Semantic Academic Profiler (SAP): a framework for researcher assessment based on semantic topic modeling

Scientometrics. 2022;127(8):5005-5026. doi: 10.1007/s11192-022-04449-9. Epub 2022 Jul 11.

Abstract

Recent efforts have focused on identifying multidisciplinary teams and detecting co-Authorship Networks based on exploring topic modeling to identify researchers' expertise. Though promising, none of these efforts perform a real-life evaluation of the quality of the built topics. This paper proposes a Semantic Academic Profiler (SAP) framework that allows summarizing articles written by researchers to automatically build research profiles and perform online evaluations regarding these built profiles.
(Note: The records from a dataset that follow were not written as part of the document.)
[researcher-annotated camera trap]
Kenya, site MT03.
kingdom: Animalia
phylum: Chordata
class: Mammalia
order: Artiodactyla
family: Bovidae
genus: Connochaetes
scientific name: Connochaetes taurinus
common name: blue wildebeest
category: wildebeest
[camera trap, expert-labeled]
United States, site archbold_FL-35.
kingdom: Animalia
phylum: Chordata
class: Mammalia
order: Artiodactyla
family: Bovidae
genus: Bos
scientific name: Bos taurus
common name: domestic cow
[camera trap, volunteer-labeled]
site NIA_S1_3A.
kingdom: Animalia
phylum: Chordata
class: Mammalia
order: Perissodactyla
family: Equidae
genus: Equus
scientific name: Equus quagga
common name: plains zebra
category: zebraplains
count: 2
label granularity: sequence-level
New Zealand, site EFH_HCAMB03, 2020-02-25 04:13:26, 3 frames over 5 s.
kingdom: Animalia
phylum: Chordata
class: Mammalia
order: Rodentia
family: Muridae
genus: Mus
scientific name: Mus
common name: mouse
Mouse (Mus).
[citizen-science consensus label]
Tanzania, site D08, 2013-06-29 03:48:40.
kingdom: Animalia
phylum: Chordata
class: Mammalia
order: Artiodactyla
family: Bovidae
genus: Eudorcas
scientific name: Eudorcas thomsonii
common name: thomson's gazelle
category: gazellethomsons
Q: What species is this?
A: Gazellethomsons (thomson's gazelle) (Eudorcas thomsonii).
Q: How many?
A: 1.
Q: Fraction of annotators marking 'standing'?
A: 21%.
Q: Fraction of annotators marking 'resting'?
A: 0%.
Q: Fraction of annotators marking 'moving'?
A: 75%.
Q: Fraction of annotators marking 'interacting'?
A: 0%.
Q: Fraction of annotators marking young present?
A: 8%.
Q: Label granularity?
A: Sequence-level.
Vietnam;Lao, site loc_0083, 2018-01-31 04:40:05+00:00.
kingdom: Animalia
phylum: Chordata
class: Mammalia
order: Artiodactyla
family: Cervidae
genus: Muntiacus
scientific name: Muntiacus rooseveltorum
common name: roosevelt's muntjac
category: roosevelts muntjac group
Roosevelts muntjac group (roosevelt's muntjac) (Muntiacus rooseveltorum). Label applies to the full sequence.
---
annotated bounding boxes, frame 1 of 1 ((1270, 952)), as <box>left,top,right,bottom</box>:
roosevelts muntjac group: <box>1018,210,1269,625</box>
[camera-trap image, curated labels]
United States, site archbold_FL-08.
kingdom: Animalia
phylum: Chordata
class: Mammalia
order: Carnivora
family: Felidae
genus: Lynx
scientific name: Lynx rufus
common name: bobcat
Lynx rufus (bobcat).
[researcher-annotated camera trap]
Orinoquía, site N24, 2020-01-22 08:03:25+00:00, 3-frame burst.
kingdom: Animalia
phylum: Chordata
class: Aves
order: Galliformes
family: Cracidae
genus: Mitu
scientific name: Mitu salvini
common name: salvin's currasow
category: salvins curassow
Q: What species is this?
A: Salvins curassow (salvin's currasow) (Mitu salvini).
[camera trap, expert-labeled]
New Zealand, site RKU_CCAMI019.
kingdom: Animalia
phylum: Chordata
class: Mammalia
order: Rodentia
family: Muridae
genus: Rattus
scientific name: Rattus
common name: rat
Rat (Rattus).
SAP exploits and extends state-of-the-art Topic Modeling strategies based on Cluwords considering n-grams and introduces a new visual interface able to highlight the main topics related to articles, researchers and institutions. To evaluate SAP's capability of summarizing the profile of such entities as well as its usefulness for supporting online assessments of the topics' quality, we perform and contrast two types of evaluation, considering an extensive repository of Brazilian curricula vitae: (1) an offline evaluation, in which we exploit a traditional metric (NPMI) to measure the quality of several data representations strategies including (i) TFIDF, (ii) TFIDF with Bi-grams, (iii) Cluwords, and (iv) CluWords with Bi-grams; and (2) an online evaluation through an A/B test where researchers evaluate their own built profiles. We also perform an online assessment of SAP user interface through a usability test following the SUS methodology. Our experiments indicate that the CluWords with Bi-grams is the best solution and the SAP interface is very useful. We also observed essential differences in the online and offline assessments, indicating that using both together is very important for a comprehensive quality evaluation. Such type of study is scarce in the literature and our findings open space for new lines of investigation in the Topic Modeling area.

Keywords: Semantic Academic Profiler; Topic modeling; Word embeddings.